Students across the health sciences including doctors, nurses and social workers viewed their key role to be healthcare practitioners and not communicators, raising questions about how they interacted with communities.

Addressing a workshop during the 9th Annual Teaching and Learning in Higher Education Conference held in Durban last week, representatives from various departments in the school of health sciences at the University of KwaZulu-Natal, or UKZN, reflected on how communication skills were developed, the role advocacy played in the teaching and learning process, the importance of primary healthcare, and social accountability in the health science discipline.

Advocacy is the process of supporting and enabling people to express their views and concerns and defend and promote their rights and responsibilities.

UKZN school of clinical medicine head Dr Margaret Matthews said the communicator role was a key one within the healthcare space and communication was a critical competency for success.

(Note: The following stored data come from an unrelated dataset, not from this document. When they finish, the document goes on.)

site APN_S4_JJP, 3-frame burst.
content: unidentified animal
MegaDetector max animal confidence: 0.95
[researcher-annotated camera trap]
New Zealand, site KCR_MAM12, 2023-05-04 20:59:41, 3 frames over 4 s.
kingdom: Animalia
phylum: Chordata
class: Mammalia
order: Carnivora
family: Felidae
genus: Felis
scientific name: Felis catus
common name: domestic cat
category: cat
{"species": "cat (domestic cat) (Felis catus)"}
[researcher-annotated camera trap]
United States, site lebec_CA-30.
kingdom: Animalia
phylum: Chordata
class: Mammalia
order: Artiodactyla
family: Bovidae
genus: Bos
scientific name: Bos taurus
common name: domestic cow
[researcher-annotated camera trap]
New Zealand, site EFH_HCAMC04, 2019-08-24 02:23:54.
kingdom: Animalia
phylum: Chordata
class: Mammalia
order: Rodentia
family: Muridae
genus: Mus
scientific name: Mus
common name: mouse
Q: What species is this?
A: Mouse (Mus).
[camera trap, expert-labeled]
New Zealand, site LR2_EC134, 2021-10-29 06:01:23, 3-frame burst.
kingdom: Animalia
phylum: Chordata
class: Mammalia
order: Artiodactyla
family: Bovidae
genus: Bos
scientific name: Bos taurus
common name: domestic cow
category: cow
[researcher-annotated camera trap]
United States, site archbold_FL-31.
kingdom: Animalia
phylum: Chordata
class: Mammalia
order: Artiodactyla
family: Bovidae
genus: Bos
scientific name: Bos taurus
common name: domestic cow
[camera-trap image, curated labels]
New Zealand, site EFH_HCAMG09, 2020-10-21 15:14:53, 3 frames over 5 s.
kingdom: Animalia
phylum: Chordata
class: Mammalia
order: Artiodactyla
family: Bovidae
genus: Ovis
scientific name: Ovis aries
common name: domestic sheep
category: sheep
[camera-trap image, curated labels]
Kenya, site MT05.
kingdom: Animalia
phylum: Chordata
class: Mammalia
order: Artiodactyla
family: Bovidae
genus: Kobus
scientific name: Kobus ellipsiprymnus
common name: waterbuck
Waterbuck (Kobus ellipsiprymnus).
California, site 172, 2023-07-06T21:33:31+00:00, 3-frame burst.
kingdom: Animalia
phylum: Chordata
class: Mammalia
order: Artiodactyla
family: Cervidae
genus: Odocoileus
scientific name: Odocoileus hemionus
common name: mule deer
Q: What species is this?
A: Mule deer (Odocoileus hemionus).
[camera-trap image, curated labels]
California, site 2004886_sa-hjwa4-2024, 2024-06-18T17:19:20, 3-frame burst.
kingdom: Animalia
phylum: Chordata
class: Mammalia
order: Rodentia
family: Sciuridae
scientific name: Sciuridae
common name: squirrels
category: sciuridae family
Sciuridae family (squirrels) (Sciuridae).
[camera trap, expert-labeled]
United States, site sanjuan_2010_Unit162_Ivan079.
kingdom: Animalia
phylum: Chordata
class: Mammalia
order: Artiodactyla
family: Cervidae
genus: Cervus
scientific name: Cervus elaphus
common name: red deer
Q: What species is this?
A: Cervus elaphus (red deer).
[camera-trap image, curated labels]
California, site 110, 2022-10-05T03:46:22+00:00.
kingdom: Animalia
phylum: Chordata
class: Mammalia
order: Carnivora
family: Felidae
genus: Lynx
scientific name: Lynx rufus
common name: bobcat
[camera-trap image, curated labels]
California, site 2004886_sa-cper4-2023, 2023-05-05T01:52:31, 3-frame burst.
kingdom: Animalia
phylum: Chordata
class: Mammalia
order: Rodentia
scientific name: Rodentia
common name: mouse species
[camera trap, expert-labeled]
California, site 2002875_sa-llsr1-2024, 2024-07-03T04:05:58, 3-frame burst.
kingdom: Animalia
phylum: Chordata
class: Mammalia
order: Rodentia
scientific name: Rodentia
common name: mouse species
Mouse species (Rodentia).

However, while most disciplines taught “some form” of communication, most teaching was in line with writing referral notes, giving presentations and inter-professional associations, and not with the communities in which the practitioners would be operating.

“Most disciplines do not stress communication as a core competency and typically repeat what they had learnt. Lecturers believe students will not grasp the concepts of communication theory with only the MBChB programme incorporating the subject within its course curriculum,” she said.

UKZN family medicine head of department Dr Bernhard Gaede said primary healthcare was a “medicalised concept” central to the healthcare system. It placed medicine in the heart of the community and was typically the first point of contact between the patient and the profession.

However, it was challenging to change the primary healthcare curriculum beyond window dressing, as it was set by parameters outside the university’s control. There were also problems in community interaction in that communities were not involved in the teaching and learning process.

“Social accountability is not a choice, but an obligation to produce graduates able to meet the healthcare needs of a community,” said discipline of speech and language pathology lecturer Dr Penelope Flack.

Into that debate, she said, universities were shifting focus from social responsibilities to social responsiveness, essentially responding to social welfare requirements. However, there remained “very little” partnership or relationship with the communities in which they operated.

UKZN also had little understanding of who its reference population included – eThekwini (Durban) municipality residents, everyone living in KwaZulu-Natal province, the whole of South Africa or people living across the Southern African Development Community, given the increasing numbers of foreign students studying via the university?

“The role of universities is to be overtly responsible to community needs,” said the department of family medicine’s Dr Laura Campbell, having the final word.